白之寒拉開她對面的椅子坐下,過了一會,她的碗裡多了很多菜。蘇小白全程低著頭,好在白之寒今天也不怎麽想講話。這頓飯,吃得格外安靜。
蘇小白吃完飯,扶著椅子站起身,想要走上樓去。白之寒突然站起身,把她攔腰抱起。蘇小白心裡還是很生氣,生氣他昨晚對她做了那件事,況且昨天想要欺負她的那個男人跟白之寒有過節。
蘇小白賭氣不去摟著他的脖子,白之寒也沒有強求。為了防止她摔下去,白之寒小心翼翼地走上樓,每一步的速度都比平時慢上很多。
蘇小白這個女人,別看平時很害怕他,像一隻小白兔。只有白之寒知道,她的心裡住著一隻小野貓,把她惹急了,她誰都敢撓。
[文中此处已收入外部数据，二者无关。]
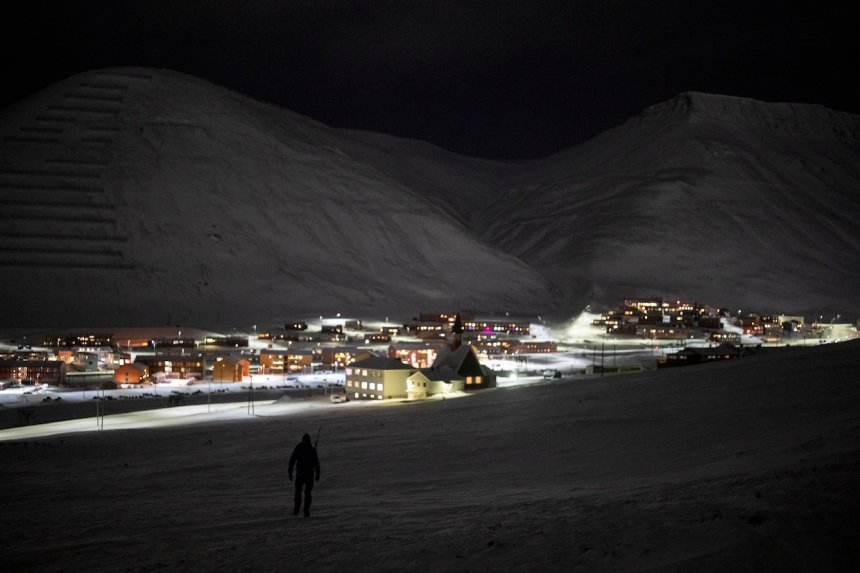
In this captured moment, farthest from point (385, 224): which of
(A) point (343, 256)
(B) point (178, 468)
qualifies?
(B) point (178, 468)

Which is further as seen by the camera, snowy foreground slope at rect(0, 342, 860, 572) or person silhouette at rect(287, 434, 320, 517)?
person silhouette at rect(287, 434, 320, 517)

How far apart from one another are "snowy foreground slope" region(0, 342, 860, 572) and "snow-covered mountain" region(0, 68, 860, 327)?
84.5 metres

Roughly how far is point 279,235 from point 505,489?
439 ft

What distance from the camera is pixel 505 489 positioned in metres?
14.1

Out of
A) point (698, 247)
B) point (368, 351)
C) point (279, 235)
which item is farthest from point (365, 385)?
point (698, 247)

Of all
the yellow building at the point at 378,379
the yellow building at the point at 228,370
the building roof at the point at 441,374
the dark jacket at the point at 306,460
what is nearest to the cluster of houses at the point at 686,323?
the building roof at the point at 441,374

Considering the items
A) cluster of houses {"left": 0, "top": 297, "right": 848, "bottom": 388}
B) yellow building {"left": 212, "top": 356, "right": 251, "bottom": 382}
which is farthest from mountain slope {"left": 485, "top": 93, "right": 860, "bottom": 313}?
yellow building {"left": 212, "top": 356, "right": 251, "bottom": 382}

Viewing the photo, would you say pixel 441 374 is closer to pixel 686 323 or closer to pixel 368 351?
pixel 368 351

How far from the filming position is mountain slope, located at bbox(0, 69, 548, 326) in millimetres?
118375

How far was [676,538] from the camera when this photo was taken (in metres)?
8.48

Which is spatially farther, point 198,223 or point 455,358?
point 198,223

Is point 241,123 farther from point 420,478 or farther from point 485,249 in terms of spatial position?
point 420,478

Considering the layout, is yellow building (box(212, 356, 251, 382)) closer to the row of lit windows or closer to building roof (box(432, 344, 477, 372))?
the row of lit windows

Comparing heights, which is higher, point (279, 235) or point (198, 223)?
point (198, 223)
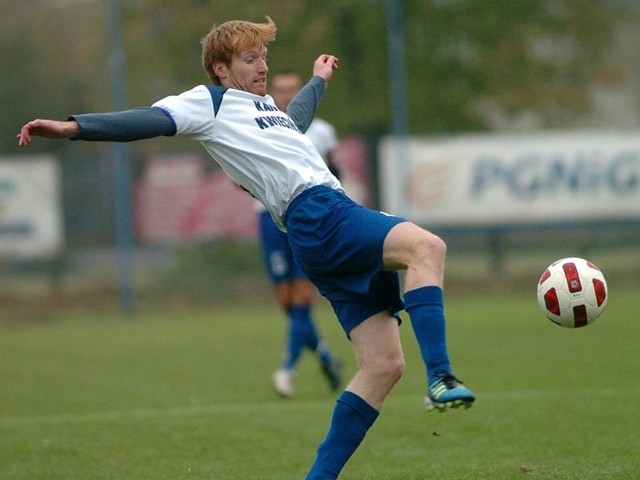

況且昨晚已經把她給吃乾抹淨,要是不順著她,不知道她又要怎樣鬧騰。
白之寒把她抱到床上,她卷起被子睡到了床的另一邊,背對著他,很顯然不想和他有什麽太多接觸。白之寒微微一笑,扯了領帶去浴室淋浴。今天在倉庫裡沾染的氣味讓他作嘔,他脫下襯衫和西褲,扔進垃圾簍。
浴室裡傳來水聲,蘇小白轉過身看了一眼浴室,隨即抓起白之寒的領帶朝浴室的方向扔過去。領帶太輕,飛了一半的路程就落地,躺在了床和浴室的中間地段。
蘇小白“哼”了一聲,拉過被子蓋住腦袋。
白之寒這個厚顏無恥的混蛋,還裝作沒事人一樣。
蘇小白咬牙切齒,恨死了他,卻又無能為力。論財氣,她比不上白之寒。論武力,她比不上白之寒。論智商,她好像也比不過白之寒。這樣一對比,蘇小白簡直就是被白之寒狠狠壓了一大頭。
白之寒出了浴室,看見地上的黑色領帶,哭笑不得。她拿他沒辦法,就拿他的東西出氣,真的像個小孩子一樣。
白之寒上了床,蘇小白應該還不能很正常地走路,他也就取消了今晚的散步消食。
蘇小白感覺到床的另一邊因為重量陷下去了一塊,
她往床沿邊挪了挪,和白之寒之間的距離能睡得下三四個人。白之寒察覺到她的動作,定定看著,生怕她掉到床下去。直到確定她不再挪動之後,他才拿起床頭櫃上的報紙,展開,閱讀。
白之寒讀了報紙後又讀了一本關於經濟的書籍,蘇小白無聊,睡不著也不想和白之寒說話。
她覺得白之寒翻書的聲音很吵,不滿地開口:“白之寒,你就不能小聲點翻書嗎?”
白之寒好脾氣地“嗯”了一聲,翻書的聲音直接消失了。
蘇小白睜著一雙杏眼百無聊賴地望著她眼前的那一片牆壁,牆壁在前幾天從雪白變成了星空。她數著上面的星星,一顆兩顆十顆,數到一百顆的時候,發了個呆就忘記數到第幾顆了,於是又從頭來過。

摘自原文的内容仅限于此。